For Nathan, GraphRAG exemplifies the future of hybrid AI: marrying the symbolic reasoning of graphs with the generative power of LLMs. It’s not just about better accuracy, but also about accountability and explainability. By tracing inferences through graph structures, investigators can show their work — something that courts and regulators increasingly demand.
Patterns of Fraud, Patterns of Opportunity
Perhaps the most intriguing insight Paco Nathan shares is that the same techniques used to trace hidden criminal networks can also unlock business value.
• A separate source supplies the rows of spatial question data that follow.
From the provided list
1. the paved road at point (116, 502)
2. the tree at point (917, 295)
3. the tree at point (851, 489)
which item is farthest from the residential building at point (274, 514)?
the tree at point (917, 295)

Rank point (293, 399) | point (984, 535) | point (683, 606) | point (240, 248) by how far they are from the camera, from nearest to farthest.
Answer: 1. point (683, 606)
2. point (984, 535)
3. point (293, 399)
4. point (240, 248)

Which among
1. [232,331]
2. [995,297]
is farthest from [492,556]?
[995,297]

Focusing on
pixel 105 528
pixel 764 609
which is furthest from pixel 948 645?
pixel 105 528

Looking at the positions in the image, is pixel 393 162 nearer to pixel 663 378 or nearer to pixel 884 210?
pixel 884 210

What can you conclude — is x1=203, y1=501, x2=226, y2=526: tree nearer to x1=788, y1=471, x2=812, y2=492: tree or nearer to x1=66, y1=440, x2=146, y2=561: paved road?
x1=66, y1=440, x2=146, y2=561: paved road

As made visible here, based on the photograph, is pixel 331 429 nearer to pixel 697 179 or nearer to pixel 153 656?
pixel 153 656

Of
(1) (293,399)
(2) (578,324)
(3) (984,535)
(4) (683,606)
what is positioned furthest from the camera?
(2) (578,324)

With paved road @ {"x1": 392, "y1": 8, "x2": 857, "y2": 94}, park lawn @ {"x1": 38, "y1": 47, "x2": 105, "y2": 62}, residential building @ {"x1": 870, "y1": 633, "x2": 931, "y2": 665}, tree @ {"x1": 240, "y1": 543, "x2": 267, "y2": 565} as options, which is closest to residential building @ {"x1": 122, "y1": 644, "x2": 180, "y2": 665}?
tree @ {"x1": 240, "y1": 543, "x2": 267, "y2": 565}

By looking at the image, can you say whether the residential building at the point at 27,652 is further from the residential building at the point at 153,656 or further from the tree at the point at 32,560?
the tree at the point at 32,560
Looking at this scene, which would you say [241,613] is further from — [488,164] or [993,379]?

Graph motifs that signal insider threats or laundering can, in another context, highlight loyal customer segments, product affinities, or emerging market opportunities.
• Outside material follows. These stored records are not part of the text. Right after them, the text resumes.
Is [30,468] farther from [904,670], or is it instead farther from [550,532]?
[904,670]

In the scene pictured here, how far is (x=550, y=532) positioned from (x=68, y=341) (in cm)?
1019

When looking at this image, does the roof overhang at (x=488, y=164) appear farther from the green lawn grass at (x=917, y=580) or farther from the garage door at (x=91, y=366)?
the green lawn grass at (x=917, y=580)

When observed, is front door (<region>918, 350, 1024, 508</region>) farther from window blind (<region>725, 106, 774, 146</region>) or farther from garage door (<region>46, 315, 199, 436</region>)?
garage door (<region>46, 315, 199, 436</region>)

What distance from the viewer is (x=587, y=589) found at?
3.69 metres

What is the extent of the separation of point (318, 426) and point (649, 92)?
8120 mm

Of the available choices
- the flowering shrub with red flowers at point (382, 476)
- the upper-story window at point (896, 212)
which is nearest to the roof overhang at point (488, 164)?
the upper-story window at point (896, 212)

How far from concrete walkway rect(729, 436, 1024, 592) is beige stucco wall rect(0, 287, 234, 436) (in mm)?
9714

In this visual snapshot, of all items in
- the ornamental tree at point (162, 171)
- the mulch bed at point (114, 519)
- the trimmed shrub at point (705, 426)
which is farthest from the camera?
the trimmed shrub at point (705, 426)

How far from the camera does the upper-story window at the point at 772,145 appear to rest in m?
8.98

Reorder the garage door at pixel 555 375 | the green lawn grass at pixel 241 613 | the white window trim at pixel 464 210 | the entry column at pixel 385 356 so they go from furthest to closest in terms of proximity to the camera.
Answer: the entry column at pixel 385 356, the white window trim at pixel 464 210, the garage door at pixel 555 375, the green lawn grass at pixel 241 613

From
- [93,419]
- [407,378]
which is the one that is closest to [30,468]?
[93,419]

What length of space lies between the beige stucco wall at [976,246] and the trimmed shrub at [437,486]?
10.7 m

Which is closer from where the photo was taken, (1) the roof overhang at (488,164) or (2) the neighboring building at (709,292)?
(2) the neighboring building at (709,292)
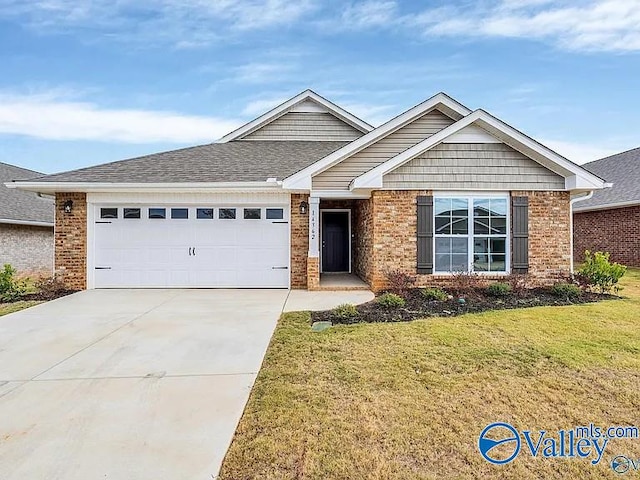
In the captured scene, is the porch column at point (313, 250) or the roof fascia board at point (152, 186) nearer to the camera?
the roof fascia board at point (152, 186)

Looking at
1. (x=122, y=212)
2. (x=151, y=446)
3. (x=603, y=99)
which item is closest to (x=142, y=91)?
(x=122, y=212)

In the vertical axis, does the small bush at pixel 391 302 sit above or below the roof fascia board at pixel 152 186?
below

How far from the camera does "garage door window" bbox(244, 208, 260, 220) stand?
10.6 m

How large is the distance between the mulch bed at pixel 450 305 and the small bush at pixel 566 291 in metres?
0.08

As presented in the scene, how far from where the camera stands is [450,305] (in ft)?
26.1

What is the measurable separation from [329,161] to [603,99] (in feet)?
46.5

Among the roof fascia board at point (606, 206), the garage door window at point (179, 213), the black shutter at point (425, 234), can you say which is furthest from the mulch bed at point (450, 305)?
the roof fascia board at point (606, 206)

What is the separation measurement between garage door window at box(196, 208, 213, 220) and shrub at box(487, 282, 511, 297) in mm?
7094

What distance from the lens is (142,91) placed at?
56.9ft

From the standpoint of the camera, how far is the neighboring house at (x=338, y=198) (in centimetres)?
927

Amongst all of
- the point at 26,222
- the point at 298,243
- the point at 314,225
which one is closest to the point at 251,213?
the point at 298,243

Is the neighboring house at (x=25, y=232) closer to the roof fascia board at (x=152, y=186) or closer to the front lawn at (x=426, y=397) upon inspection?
the roof fascia board at (x=152, y=186)

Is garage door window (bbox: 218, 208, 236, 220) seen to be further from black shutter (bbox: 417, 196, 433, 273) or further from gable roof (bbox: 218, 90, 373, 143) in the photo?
gable roof (bbox: 218, 90, 373, 143)

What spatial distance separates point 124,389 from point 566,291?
8714 millimetres
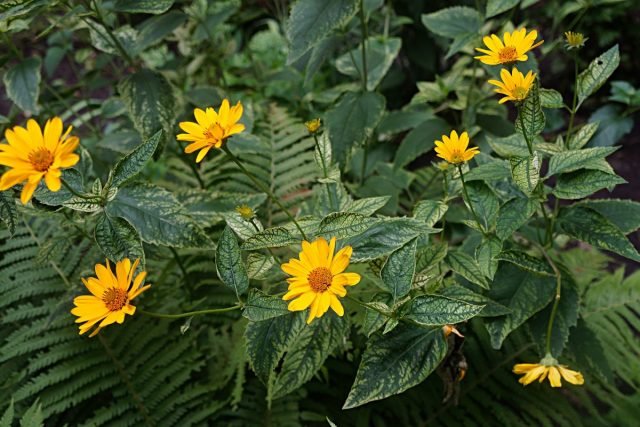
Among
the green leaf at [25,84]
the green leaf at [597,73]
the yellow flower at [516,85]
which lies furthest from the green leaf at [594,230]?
the green leaf at [25,84]

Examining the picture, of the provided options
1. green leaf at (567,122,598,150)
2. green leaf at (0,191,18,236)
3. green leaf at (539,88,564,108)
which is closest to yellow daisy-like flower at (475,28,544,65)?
green leaf at (539,88,564,108)

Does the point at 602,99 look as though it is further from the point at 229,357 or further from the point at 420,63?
the point at 229,357

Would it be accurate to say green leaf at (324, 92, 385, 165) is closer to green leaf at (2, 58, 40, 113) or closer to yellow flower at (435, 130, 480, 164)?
yellow flower at (435, 130, 480, 164)

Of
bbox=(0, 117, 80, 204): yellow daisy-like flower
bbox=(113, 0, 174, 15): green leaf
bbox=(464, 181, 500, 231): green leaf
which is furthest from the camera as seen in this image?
bbox=(113, 0, 174, 15): green leaf

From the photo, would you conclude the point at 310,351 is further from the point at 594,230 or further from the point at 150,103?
the point at 150,103

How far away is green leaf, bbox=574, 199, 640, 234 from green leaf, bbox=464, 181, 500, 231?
18 cm

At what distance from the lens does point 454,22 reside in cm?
173

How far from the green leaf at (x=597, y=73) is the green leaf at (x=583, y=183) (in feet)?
0.45

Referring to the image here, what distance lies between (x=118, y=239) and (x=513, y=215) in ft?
2.22

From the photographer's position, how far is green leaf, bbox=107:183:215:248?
3.61 feet

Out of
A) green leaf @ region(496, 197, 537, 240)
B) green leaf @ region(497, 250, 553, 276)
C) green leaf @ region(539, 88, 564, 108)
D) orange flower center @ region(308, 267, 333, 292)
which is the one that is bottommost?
green leaf @ region(497, 250, 553, 276)

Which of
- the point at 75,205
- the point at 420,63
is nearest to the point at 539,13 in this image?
the point at 420,63

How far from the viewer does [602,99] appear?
3.04 meters

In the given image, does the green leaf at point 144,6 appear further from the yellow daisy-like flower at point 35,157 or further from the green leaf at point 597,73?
the green leaf at point 597,73
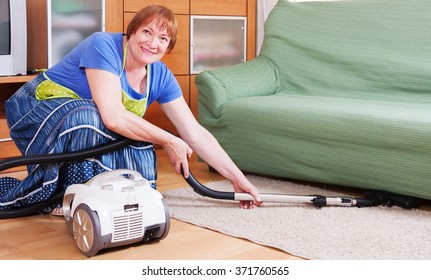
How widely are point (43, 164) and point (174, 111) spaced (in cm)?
53

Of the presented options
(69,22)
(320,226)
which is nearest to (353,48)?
(320,226)

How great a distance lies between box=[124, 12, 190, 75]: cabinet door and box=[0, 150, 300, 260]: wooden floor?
1.80m

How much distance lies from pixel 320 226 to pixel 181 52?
204 centimetres

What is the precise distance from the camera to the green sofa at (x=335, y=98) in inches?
112

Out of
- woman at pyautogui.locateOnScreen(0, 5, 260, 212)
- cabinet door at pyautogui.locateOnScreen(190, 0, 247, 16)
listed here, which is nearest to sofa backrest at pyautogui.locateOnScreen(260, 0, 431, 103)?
cabinet door at pyautogui.locateOnScreen(190, 0, 247, 16)

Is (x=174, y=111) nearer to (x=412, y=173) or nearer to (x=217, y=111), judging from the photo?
(x=217, y=111)

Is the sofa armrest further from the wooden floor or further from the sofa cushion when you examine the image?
the wooden floor

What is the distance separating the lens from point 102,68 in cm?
243

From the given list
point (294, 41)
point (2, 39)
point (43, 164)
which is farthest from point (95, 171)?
point (294, 41)

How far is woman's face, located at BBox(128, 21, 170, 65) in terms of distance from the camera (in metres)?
2.44

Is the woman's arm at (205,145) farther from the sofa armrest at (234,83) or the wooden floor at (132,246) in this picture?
the sofa armrest at (234,83)

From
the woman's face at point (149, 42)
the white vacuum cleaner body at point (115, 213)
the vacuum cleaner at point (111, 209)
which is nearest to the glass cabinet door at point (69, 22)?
the woman's face at point (149, 42)

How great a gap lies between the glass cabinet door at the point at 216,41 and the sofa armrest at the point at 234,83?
0.73m

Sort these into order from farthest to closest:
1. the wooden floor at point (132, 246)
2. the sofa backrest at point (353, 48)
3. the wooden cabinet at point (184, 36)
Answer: the wooden cabinet at point (184, 36) < the sofa backrest at point (353, 48) < the wooden floor at point (132, 246)
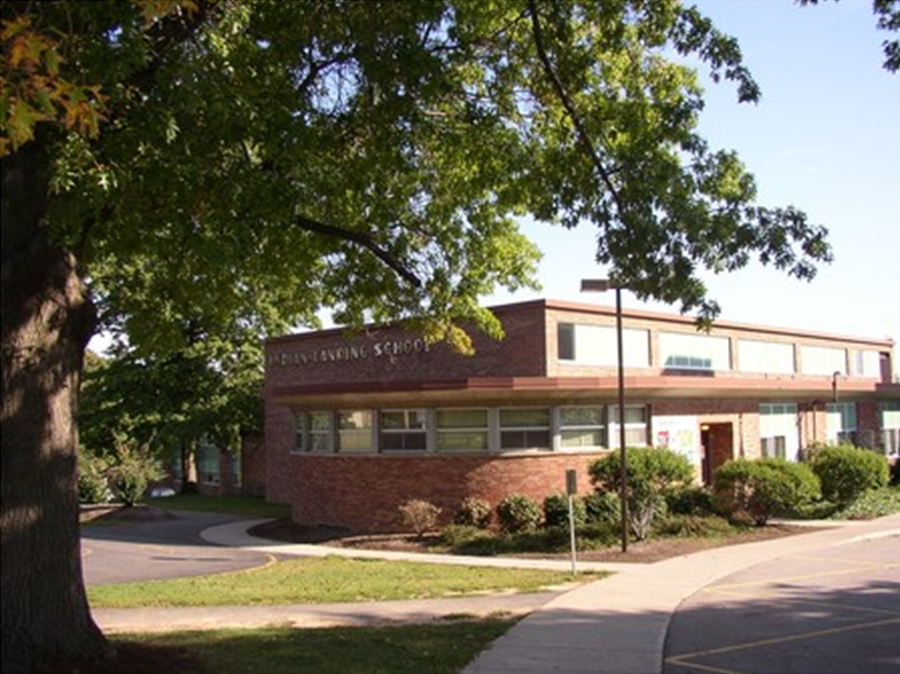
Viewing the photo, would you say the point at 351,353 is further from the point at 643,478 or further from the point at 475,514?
the point at 643,478

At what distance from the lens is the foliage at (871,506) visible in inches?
1062

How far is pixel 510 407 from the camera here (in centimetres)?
2472

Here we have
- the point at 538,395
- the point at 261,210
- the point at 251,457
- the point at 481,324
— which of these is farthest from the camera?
the point at 251,457

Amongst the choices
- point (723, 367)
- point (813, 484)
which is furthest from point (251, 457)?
point (813, 484)

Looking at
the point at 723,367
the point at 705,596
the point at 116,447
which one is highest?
the point at 723,367

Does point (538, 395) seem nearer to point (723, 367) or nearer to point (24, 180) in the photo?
point (723, 367)

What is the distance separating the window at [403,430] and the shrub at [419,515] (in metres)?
1.79

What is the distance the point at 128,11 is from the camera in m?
7.80

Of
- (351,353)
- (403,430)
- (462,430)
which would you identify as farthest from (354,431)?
(351,353)

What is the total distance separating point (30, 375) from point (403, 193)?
23.7 feet

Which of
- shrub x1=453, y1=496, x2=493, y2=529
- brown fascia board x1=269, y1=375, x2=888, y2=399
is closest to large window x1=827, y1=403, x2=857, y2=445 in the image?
brown fascia board x1=269, y1=375, x2=888, y2=399

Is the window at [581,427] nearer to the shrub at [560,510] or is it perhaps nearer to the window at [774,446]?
the shrub at [560,510]

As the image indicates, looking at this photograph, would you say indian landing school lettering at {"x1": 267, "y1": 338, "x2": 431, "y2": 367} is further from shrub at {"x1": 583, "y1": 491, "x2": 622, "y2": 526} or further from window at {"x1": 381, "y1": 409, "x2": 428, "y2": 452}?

This dual use underscores the postmodern complexity of finance: sometimes the difference between a bank’s most profitable customer and its most dangerous criminal is hard to distinguish. But it also underscores the power of data science. By learning to think in graphs rather than lists, organizations can both protect themselves from systemic risks and discover new pathways for growth.
The Role of Open Data
Open source plays a crucial role in this ecosystem. Initiatives like OpenSanctions, OpenOwnership, and OpenCorporates compile global datasets on politically exposed persons, sanctioned entities, and beneficial ownership structures. These sources allow investigators, journalists, and even smaller businesses to integrate risk intelligence into their workflows.
When combined with synthetic data simulators that model fraudulent behavior, such datasets give AI practitioners a sandbox for developing and testing new detection methods. As Paco Nathan emphasizes, open data doesn’t just help identify risks — it strengthens transparency and accountability across the financial system.
Toward Neuro-Symbolic AI
Looking ahead, Paco Nathan sees promise in neuro-symbolic AI: blending the probabilistic, data-driven strengths of LLMs with the structured reasoning of symbolic systems like graphs and ontologies. This hybrid approach, he argues, is essential for constraining context, reducing hallucinations, and ensuring trustworthy outputs in high-stakes domains.
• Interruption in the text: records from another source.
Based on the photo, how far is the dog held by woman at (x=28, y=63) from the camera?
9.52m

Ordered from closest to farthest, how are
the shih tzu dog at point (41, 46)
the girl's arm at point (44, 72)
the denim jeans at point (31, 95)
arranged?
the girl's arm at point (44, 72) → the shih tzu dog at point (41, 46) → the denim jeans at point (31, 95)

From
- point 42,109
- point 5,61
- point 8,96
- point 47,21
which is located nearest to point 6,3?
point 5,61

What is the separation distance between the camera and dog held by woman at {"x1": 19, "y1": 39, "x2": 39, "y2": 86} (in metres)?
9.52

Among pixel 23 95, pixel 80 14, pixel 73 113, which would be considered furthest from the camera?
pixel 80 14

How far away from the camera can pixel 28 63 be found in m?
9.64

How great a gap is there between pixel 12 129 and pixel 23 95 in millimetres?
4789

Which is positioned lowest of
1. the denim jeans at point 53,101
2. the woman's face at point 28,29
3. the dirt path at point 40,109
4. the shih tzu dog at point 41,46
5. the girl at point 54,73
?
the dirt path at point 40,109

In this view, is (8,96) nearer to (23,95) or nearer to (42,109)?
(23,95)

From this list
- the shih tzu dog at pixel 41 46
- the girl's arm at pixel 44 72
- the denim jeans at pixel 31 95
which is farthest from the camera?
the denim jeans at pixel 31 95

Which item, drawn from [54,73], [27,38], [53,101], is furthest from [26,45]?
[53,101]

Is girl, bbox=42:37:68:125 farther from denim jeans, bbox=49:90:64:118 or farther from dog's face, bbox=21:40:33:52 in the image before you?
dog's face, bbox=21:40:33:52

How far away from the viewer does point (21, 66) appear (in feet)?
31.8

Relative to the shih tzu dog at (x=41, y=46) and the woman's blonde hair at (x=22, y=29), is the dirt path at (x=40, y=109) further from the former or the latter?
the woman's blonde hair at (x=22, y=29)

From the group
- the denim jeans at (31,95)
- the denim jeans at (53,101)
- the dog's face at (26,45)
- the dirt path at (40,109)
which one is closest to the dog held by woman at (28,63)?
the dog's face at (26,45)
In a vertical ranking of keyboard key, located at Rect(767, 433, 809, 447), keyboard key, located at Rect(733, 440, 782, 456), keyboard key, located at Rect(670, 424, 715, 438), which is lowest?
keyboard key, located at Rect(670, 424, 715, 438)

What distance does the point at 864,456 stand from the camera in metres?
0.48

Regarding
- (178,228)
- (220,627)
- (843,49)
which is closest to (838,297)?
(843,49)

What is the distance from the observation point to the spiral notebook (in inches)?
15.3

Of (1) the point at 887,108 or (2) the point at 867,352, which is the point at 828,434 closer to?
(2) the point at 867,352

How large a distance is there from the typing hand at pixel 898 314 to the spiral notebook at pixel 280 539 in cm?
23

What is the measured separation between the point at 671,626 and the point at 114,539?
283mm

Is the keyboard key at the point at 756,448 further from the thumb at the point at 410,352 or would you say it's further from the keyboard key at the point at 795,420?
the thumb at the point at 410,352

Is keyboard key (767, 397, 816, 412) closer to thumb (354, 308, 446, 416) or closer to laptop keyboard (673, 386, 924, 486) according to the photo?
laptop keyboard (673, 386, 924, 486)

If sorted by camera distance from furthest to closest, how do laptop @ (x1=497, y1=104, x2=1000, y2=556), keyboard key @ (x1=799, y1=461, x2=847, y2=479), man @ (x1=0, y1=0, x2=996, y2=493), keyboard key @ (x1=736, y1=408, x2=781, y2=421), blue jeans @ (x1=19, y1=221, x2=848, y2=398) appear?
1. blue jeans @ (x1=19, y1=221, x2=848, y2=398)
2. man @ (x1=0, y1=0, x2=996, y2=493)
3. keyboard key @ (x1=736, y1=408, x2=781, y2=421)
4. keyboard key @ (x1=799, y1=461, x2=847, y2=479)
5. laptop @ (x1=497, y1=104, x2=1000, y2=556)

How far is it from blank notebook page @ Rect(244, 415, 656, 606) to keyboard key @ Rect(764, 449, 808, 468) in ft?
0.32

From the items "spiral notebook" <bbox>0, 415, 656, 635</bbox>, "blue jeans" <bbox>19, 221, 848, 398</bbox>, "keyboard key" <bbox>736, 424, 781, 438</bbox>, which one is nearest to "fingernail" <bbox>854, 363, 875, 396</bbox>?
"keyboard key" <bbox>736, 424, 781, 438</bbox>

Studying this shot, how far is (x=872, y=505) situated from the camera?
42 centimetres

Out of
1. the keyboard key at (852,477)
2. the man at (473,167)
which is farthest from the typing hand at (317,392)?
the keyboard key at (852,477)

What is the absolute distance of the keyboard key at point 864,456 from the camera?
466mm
“LLMs can do so much,” he says, “but really constraining the context is the game”. For fields like fraud detection, compliance, and cybersecurity, that means combining semantic layers, graph algorithms, and AI workflows in a way that balances scale, accuracy, and explainability.
Conclusion
The fight against dark money isn’t just about policing criminals — it’s about rethinking how organizations handle complexity. Paco Nathan’s work shows that by embracing entity resolution, graph analytics, and hybrid AI techniques like GraphRAG, practitioners can build systems that not only uncover hidden networks of crime, but also reveal hidden networks of opportunity.
As the volume and velocity of global transactions continue to grow, the organizations that learn to think in graphs — and not just lists — will be the ones prepared to defend against threats, comply with regulations, and seize new advantages in the age of AI.